#### DOCUMENT ####
Compound Z is chlorate with Cl(+5), formed under hot concentrated conditions

Steps:

• Assume 100 g Z: 45.1 g Cl (1.27 mol using atomic mass 35.5), 54.9 g O (3.43 mol using 16).
• Mole ratio Cl:O = 1:2.7, approximates Cl₂O₅ empirical formula.
• Oxidation state in Cl₂O₅: 5O contribute -10, so 2Cl contribute +10, each Cl +5.
• Cl(+5) compound forms via Cl₂ + hot concentrated NaOH → NaClO₃ (+5 in ClO₃⁻), matching ~45% Cl, ~55% O.

Why D is correct:

• Hot concentrated NaOH reacts with Cl₂ to yield NaClO₃ (Cl +5 per 3Cl₂ + 6NaOH → NaClO₃ + 5NaCl + 3H₂O), aligning with composition and oxidation state.
#### RAW DATA ####
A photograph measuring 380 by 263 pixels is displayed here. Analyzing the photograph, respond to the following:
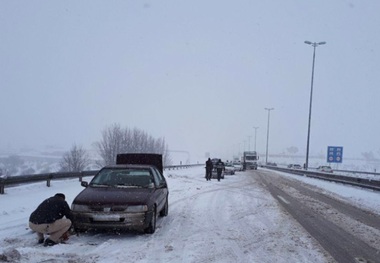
####
### TO DO
1. According to the chlorate solution, what does Cl₂ react with to yield NaClO₃?
2. Write out the part of the chlorate solution from "Compound Z is" up to and including "mol using 16).".
3. Resume the chlorate solution from where it stops.

### EXERCISE RESULTS
1. Hot concentrated NaOH.

2.
Compound Z is chlorate with Cl(+5), formed under hot concentrated conditions

Steps:

• Assume 100 g Z: 45.1 g Cl (1.27 mol using atomic mass 35.5), 54.9 g O (3.43 mol using 16).

3.
Why the others are wrong:

• A: Cold dilute NaOH yields NaClO (Cl +1 via Cl₂ + 2NaOH → NaCl + NaClO + H₂O).
• B: Hot dilute NaOH favors NaClO (Cl +1), not efficient for +5 chlorate.
• C: Conditions correct but oxidation state mismatch; Z requires +5, not alternative.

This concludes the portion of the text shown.